He married Helen Eloyce Harrison in Henderson, Kentucky on July 13, 1938. They were separated when he enlisted in Windsor, Ontario on April 21, 1941.

He indicated he spoke both English and Spanish. He liked football, swimming, tennis, and baseball. Robert stood 5’1” and weighed 157 pounds. His dental health was rated as fair. “Several teeth missing.” He had a 1” vertical scar on his forehead. He wore glasses for reading only. “Good physique, intelligent, emotionally stable, persistent. Choice 1. Pilot. Probably best. 2. Observer.” In August 1941: “Appears to be keen to be a pilot, second choice air gunner. History reveals he has had five different occupations in the past six years. Seems to be unsatisfied with any job for very long.”

After his divorce, he married Dorothy Helen Reeves (b. 1914) in Toronto on March 14, 1942. They had a son, Robert Hearne Cochran, Jr., born in 1943. They planned to settle in Texas after the war. Dorothy was the beneficiary to his $1000 life insurance policy taken out in El Paso, Texas.

Robert began his journey through the BCATP at No. 1 Manning Depot, Toronto, Ontario on April 28, 1941. Then he was sent to the RCAF Detachment at the U of T May 24 until August 25, 1941. He returned to Manning Depot for one day in September 1941 before being taken on strength at No. 1 ITS, Toronto September 26 until November 22, 1941. “51st out of 51st in class. 70%. A cheerful, adventurous type of trainee with good spirit. Borderline case not up to average academically. Link trainer: 42%.”
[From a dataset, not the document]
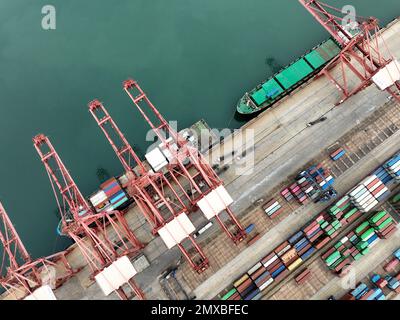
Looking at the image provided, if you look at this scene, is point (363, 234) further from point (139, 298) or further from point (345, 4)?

From there, he went to No. 3 EFTS, London, Ontario from November 24, 1941 to January 30, 1942. “Flying tests: 72%. Final test: 73%. Instrument flying: 66%. Average. Good average student, very keen and a good all-around pilot. Should make good service pilot.” In Ground Training: “31st out of 25. 65.8%. Average pupil pilot. Inclined to be slow. Did not do so well in Ground School. Conduct satisfactory. Link trainer: 61%.”

Again, he returned to Manning Depot from February 1 to February 28, 1942 until he was sent to No. 1 SFTS Camp Borden, Ontario on March 1 until July 5, 1942. On May 29th, 1942, he was absent from duty from 0900 hours until 1155 hours. He was confined to three days in barracks. “Link trainer: 75>. An average pilot who is inclined to be a little overconfident.” In Ground Training: “44th out of 56 student. Failed to gain 60%. Re-wrote signals 107/150 and airmanship 117/300, obtaining 61.3% finally. Poor educational background appears to be his main trouble as his English and elementary mathematics are terrible. Conduct good.” Part III: “Good average student. Quick to learn by inclined to be over-confident. Discipline is fair.” He was back in Toronto on temporary duty May 18, 1942. He was granted his Pilot’s Flying Badge on June 19, 1942.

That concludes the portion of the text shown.